## TASK BRIEF
Copy all records verbatim, images excluded.

++++ DATA UNDER STUDY ++++

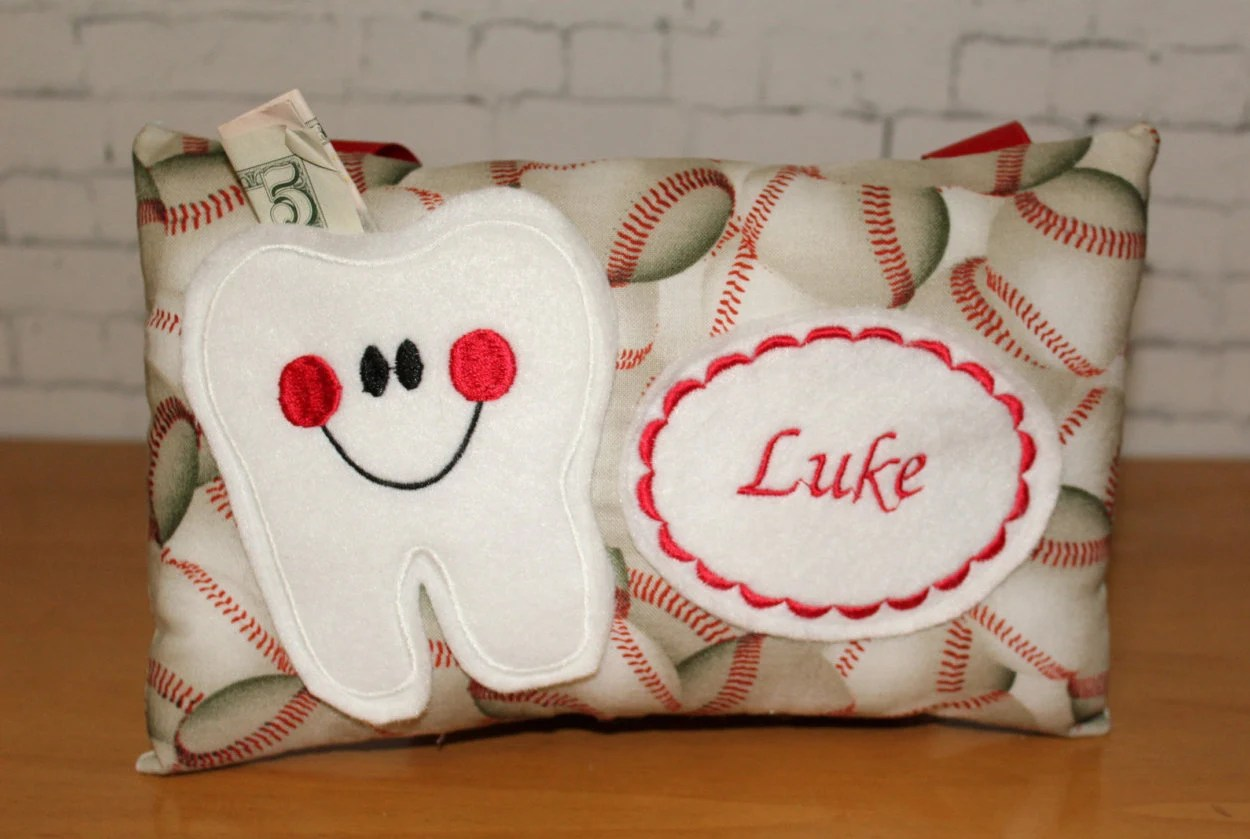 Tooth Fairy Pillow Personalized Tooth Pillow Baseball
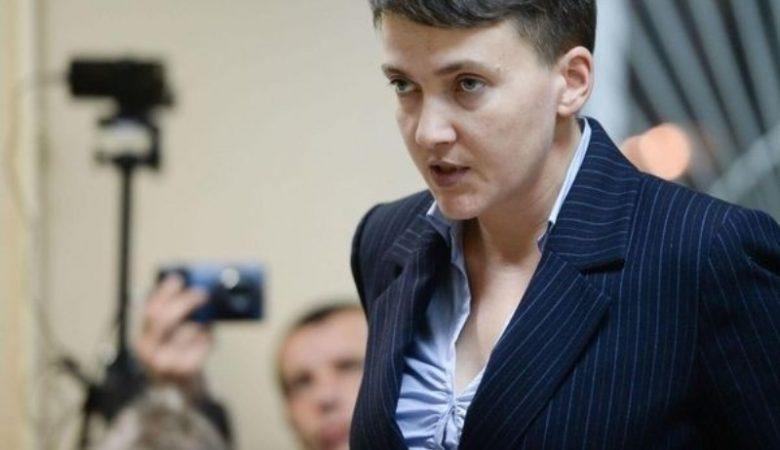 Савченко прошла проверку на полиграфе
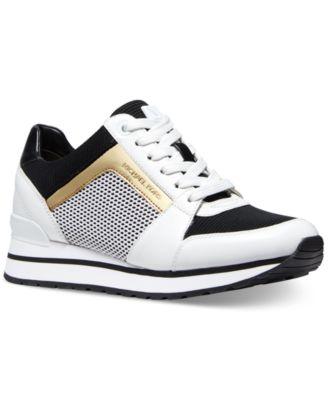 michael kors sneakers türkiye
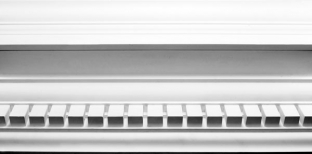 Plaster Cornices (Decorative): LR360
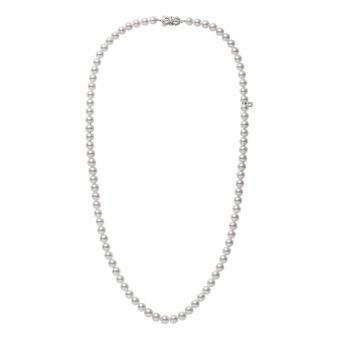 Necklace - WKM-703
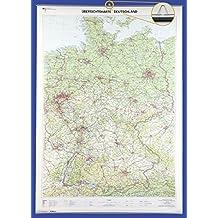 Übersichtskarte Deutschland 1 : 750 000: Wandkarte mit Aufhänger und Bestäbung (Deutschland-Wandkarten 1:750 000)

++++

## OUTPUT OF THE EXERCISE
 Tooth Fairy Pillow Personalized Tooth Pillow Baseball
 Савченко прошла проверку на полиграфе
 michael kors sneakers türkiye
 Plaster Cornices (Decorative): LR360
 Necklace - WKM-703
 Übersichtskarte Deutschland 1 : 750 000: Wandkarte mit Aufhänger und Bestäbung (Deutschland-Wandkarten 1:750 000)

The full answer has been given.